Directions:
Below is a block of records; repeat all of them exactly.

Information provided:
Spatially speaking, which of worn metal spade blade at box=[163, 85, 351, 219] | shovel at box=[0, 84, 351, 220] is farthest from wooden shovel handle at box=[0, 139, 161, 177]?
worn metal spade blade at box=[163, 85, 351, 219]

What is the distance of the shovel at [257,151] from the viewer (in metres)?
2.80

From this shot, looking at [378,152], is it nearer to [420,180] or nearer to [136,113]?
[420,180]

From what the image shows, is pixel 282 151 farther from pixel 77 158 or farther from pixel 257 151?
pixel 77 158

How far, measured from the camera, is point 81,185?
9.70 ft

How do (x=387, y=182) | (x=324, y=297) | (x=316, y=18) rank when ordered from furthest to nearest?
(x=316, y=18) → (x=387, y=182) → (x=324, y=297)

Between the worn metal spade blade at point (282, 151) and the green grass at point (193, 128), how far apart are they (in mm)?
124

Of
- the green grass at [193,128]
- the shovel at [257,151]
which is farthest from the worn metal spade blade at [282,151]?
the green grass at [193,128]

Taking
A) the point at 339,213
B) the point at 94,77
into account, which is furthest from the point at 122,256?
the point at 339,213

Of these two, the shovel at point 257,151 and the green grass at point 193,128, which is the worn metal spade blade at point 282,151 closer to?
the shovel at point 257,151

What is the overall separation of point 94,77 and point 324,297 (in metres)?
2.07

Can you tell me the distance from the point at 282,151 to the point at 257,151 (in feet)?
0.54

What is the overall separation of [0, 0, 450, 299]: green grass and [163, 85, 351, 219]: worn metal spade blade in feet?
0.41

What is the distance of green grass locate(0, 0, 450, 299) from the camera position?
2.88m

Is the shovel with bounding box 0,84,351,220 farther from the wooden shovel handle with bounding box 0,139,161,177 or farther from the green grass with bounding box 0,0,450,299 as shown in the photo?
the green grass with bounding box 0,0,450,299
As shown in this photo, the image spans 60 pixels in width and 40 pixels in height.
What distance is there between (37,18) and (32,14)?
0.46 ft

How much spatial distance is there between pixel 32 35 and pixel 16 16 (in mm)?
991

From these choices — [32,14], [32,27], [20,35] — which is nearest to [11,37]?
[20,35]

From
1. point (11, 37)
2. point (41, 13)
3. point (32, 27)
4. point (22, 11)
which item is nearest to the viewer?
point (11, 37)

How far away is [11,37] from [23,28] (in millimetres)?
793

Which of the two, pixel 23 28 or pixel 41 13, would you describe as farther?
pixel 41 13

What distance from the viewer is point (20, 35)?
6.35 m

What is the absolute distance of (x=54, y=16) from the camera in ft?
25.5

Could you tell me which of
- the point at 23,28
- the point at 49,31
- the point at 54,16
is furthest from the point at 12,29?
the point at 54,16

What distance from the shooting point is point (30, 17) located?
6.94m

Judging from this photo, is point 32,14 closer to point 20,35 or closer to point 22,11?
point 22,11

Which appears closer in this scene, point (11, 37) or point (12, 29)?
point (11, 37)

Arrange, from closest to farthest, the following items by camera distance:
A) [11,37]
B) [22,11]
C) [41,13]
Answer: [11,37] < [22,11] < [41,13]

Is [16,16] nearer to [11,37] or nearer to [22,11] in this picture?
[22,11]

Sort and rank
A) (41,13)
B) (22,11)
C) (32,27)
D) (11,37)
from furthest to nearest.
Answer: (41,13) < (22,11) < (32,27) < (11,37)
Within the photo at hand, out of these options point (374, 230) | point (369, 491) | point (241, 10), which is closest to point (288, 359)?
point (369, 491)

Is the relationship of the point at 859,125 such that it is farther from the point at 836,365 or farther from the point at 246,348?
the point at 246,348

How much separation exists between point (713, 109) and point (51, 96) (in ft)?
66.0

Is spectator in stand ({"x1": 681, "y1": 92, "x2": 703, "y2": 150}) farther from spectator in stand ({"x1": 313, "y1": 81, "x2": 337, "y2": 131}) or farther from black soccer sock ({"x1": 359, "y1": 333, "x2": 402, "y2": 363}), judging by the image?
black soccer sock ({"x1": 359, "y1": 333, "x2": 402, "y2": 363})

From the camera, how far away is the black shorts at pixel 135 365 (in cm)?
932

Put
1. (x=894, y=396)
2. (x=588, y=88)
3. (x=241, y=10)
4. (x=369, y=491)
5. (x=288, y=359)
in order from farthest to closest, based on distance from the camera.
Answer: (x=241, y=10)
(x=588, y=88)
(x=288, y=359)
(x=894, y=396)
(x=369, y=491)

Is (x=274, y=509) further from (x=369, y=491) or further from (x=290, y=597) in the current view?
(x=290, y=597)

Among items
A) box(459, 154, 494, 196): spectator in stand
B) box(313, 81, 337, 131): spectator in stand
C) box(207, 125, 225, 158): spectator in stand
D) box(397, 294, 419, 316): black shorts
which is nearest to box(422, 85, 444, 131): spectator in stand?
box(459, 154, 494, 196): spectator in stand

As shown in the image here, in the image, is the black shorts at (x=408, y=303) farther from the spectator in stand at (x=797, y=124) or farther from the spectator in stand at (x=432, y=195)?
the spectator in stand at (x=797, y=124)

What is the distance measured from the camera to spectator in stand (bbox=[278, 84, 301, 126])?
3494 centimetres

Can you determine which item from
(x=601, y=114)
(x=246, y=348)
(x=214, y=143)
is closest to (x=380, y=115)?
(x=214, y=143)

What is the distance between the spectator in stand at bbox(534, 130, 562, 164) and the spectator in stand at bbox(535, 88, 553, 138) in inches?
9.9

Written solution:
Spatially speaking, which of worn metal spade blade at box=[163, 85, 351, 219] | shovel at box=[0, 84, 351, 220] is farthest from wooden shovel handle at box=[0, 139, 161, 177]?
worn metal spade blade at box=[163, 85, 351, 219]

What is the distance of the shovel at [257,151] from the viewer (in metres)?
2.80

From this shot, looking at [378,152], is it nearer to [420,180] or nearer to [136,113]?
[420,180]

From what the image shows, is pixel 282 151 farther from pixel 77 158 or farther from pixel 257 151?
pixel 77 158

How far, measured from the camera, is point 81,185?
9.70 ft

How do (x=387, y=182) | (x=324, y=297) | (x=316, y=18) rank when ordered from furthest to nearest?
(x=316, y=18) → (x=387, y=182) → (x=324, y=297)

Between the worn metal spade blade at point (282, 151) and the green grass at point (193, 128), how far apart are they (in mm)?
124

Of
- the green grass at [193,128]
- the shovel at [257,151]
which is farthest from the worn metal spade blade at [282,151]?
the green grass at [193,128]

Taking
A) the point at 339,213
B) the point at 94,77
into account, which is furthest from the point at 122,256?
the point at 339,213

Of these two, the shovel at point 257,151 and the green grass at point 193,128, which is the worn metal spade blade at point 282,151 closer to?
the shovel at point 257,151

What is the overall separation of point 94,77 and point 324,297 (in metres)?
2.07

Can you tell me the distance from the point at 282,151 to the point at 257,151 (in feet)?
0.54

What is the overall separation of [0, 0, 450, 299]: green grass and [163, 85, 351, 219]: worn metal spade blade in feet?
0.41

What is the distance of green grass locate(0, 0, 450, 299) from the camera position?
2.88m

Is the shovel with bounding box 0,84,351,220 farther from the wooden shovel handle with bounding box 0,139,161,177 or farther from the green grass with bounding box 0,0,450,299 as shown in the photo?
the green grass with bounding box 0,0,450,299
As shown in this photo, the image spans 60 pixels in width and 40 pixels in height.
What distance is there between (37,18) and (32,14)?
0.46 ft

How much spatial distance is there between pixel 32 35 and pixel 16 16 (in mm)?
991

From these choices — [32,14], [32,27], [20,35] — which is nearest to [11,37]?
[20,35]

From
1. point (11, 37)
2. point (41, 13)
3. point (32, 27)
4. point (22, 11)
which item is nearest to the viewer?
point (11, 37)

How far away is [11,37] from [23,28] (in millimetres)?
793

Which of the two, pixel 23 28 or pixel 41 13, would you describe as farther?
pixel 41 13

What distance from the viewer is point (20, 35)?
6.35 m

What is the absolute distance of (x=54, y=16) from the camera in ft?
25.5

Could you tell me which of
- the point at 23,28
- the point at 49,31
- the point at 54,16
is furthest from the point at 12,29?
the point at 54,16

What distance from the shooting point is point (30, 17) located?
6.94m

Judging from this photo, is point 32,14 closer to point 20,35 or closer to point 22,11?
point 22,11

Which appears closer in this scene, point (11, 37) or point (12, 29)?
point (11, 37)

Arrange, from closest to farthest, the following items by camera distance:
A) [11,37]
B) [22,11]
C) [41,13]
Answer: [11,37] < [22,11] < [41,13]

Is [16,16] nearer to [11,37] or nearer to [22,11] in this picture?
[22,11]

Sort and rank
A) (41,13)
B) (22,11)
C) (32,27)
D) (11,37)
from furthest to nearest.
Answer: (41,13) < (22,11) < (32,27) < (11,37)
Within the photo at hand, out of these options point (374, 230) | point (369, 491) | point (241, 10), which is closest to point (288, 359)?
point (369, 491)

Is the relationship of the point at 859,125 such that it is farther from the point at 836,365 or farther from the point at 246,348?
the point at 246,348

How much separation exists between point (713, 109) and point (51, 96) (in ft)?
66.0

Is spectator in stand ({"x1": 681, "y1": 92, "x2": 703, "y2": 150}) farther from spectator in stand ({"x1": 313, "y1": 81, "x2": 337, "y2": 131}) or farther from black soccer sock ({"x1": 359, "y1": 333, "x2": 402, "y2": 363}), judging by the image?
black soccer sock ({"x1": 359, "y1": 333, "x2": 402, "y2": 363})

From the camera, how far away is the black shorts at pixel 135 365 (in cm)?
932

Put
1. (x=894, y=396)
2. (x=588, y=88)
3. (x=241, y=10)
4. (x=369, y=491)
5. (x=288, y=359)
in order from farthest to closest, based on distance from the camera.
Answer: (x=241, y=10)
(x=588, y=88)
(x=288, y=359)
(x=894, y=396)
(x=369, y=491)

Is (x=274, y=509) further from (x=369, y=491) or further from (x=290, y=597) in the current view?
(x=290, y=597)

Among items
A) box(459, 154, 494, 196): spectator in stand
B) box(313, 81, 337, 131): spectator in stand
C) box(207, 125, 225, 158): spectator in stand
D) box(397, 294, 419, 316): black shorts
which is nearest to box(422, 85, 444, 131): spectator in stand?
box(459, 154, 494, 196): spectator in stand

As shown in the image here, in the image, is the black shorts at (x=408, y=303) farther from the spectator in stand at (x=797, y=124) or farther from the spectator in stand at (x=432, y=195)?
the spectator in stand at (x=797, y=124)

What is the distance measured from the camera to spectator in stand (bbox=[278, 84, 301, 126])?
3494 centimetres

Can you determine which item from
(x=601, y=114)
(x=246, y=348)
(x=214, y=143)
is closest to (x=380, y=115)?
(x=214, y=143)

What is the distance between the spectator in stand at bbox(534, 130, 562, 164) and the spectator in stand at bbox(535, 88, 553, 138) in inches?
9.9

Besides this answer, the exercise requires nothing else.